Stored dataset items:

——————

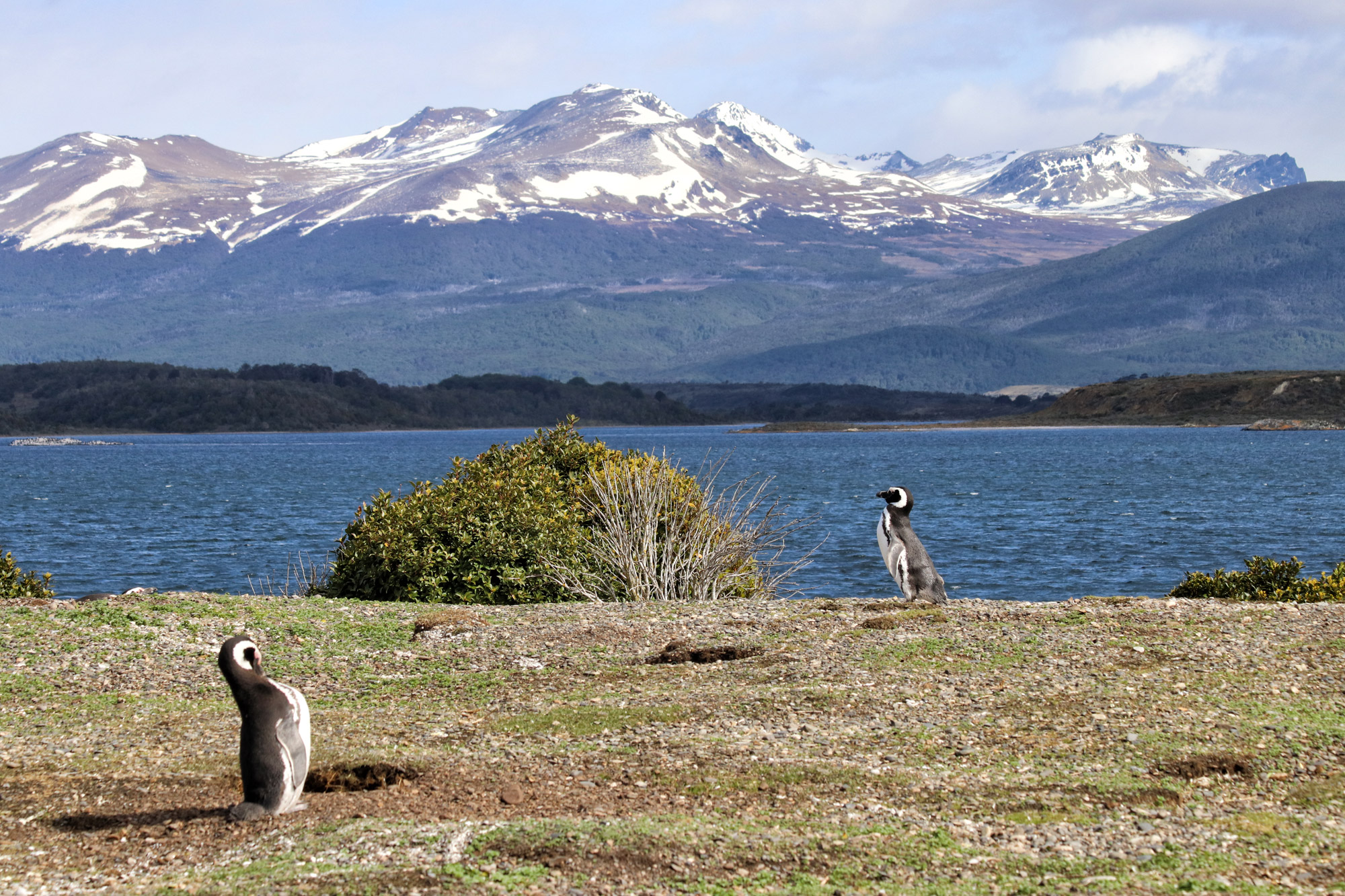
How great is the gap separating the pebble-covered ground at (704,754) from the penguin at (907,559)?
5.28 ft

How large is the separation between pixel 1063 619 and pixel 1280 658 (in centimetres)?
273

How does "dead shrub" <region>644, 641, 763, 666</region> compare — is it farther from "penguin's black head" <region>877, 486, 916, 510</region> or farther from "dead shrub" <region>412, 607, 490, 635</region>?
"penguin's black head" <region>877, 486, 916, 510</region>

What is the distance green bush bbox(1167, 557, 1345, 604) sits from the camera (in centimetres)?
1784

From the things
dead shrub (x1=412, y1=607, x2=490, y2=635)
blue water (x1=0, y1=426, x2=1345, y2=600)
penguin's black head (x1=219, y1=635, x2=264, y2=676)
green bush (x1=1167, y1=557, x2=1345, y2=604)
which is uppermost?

——————

» GIVEN REQUEST:
Render every line of the entries as a JSON list of strings, with one string per line and blank lines omitted. Exclude the pictures from the list.

» FULL SOLUTION:
[
  "How great is the gap separating the pebble-covered ground at (704,754) from the penguin at (907,559)?",
  "5.28 ft",
  "How large is the separation between pixel 1063 619 and pixel 1280 658 (in centimetres)?",
  "273",
  "How does \"dead shrub\" <region>644, 641, 763, 666</region> compare — is it farther from \"penguin's black head\" <region>877, 486, 916, 510</region> or farther from \"dead shrub\" <region>412, 607, 490, 635</region>?",
  "\"penguin's black head\" <region>877, 486, 916, 510</region>",
  "What is the distance green bush bbox(1167, 557, 1345, 604) sits from the camera (in centimetres)?",
  "1784",
  "From the things",
  "dead shrub (x1=412, y1=607, x2=490, y2=635)",
  "blue water (x1=0, y1=426, x2=1345, y2=600)",
  "penguin's black head (x1=219, y1=635, x2=264, y2=676)",
  "green bush (x1=1167, y1=557, x2=1345, y2=604)",
  "which is uppermost?"
]